:: Provided text ::
----------------

Lesson Scenario- Simple Sick Model (AgentSheets)

Basic Model:

Description

This is an agent-based model that shows the spread of disease. The user is able to control the initial amount of healthy/sick people and the infection rate. The sick are red sad faces and the healthy are blue smiley faces. When a sick face comes into contact with a healthy face, the healthy face has a chance of becoming sick (the infection rate).

Background Information

This model shows the spread of diseases that eventually turns into an epidemic because of how large the population is. Similar to real life, when a disease starts to affect more than a few people in one area, such as a city, then it becomes an epidemic. For example, the swine flu, the regular flu, and meningitis all started out small but then spread to many people and affected people from other cities and states. Also, when a sick and healthy person comes into contact, the healthy person does not become sick immediately. It may take a healthy person interacting with sick people continuously to become sick. This depends on the infection rate of the disease.

----------------

Please answer from the Simple Sick Model text: how are the sick people shown in the model? The lines after this come from a different source than the text about the Simple Sick Model.

----------------

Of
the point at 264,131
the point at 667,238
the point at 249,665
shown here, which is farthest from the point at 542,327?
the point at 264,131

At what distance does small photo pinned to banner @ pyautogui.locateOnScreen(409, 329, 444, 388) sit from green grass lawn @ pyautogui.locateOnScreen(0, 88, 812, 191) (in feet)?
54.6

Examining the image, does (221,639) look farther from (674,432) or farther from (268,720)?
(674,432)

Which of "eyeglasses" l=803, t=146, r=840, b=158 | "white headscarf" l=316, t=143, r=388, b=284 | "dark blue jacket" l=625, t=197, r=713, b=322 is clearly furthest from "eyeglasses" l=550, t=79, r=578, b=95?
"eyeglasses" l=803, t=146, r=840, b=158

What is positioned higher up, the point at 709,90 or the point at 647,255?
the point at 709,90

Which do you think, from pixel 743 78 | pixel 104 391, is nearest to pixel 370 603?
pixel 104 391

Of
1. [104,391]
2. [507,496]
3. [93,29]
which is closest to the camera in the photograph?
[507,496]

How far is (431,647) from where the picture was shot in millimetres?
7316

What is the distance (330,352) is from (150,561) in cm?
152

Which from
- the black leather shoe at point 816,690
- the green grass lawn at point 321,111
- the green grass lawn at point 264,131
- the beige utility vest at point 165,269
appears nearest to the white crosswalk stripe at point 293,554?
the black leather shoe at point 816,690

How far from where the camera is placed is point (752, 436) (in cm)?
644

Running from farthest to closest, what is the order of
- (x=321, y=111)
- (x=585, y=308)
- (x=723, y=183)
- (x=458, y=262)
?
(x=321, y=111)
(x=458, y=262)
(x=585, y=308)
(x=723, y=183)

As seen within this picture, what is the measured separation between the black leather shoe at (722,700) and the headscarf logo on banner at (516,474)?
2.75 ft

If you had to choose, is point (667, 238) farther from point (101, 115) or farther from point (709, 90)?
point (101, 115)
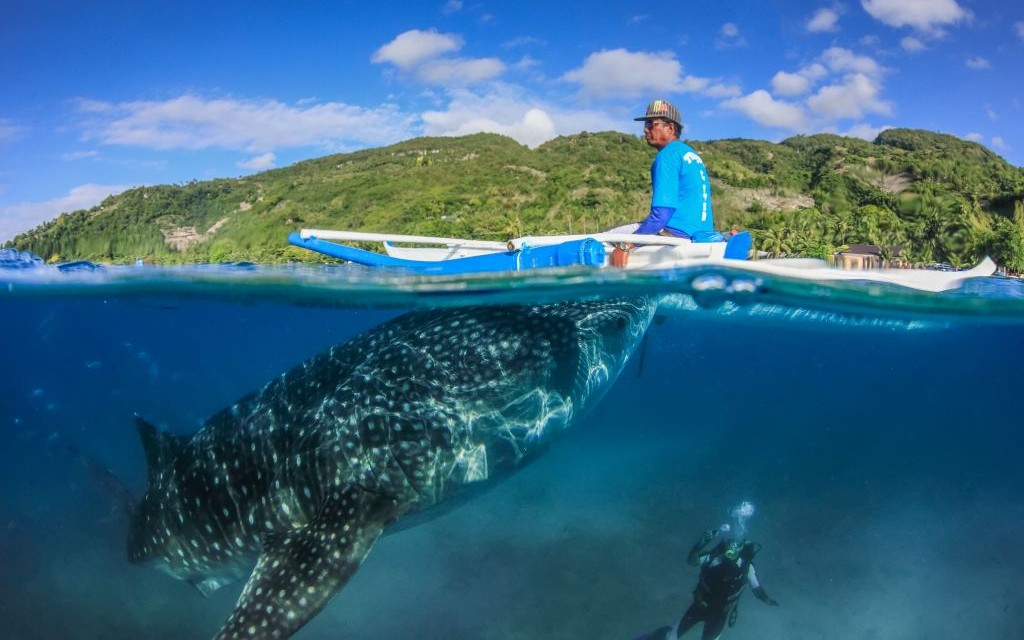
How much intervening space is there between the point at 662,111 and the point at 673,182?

----------------

:: Answer space ::
As red sad faces.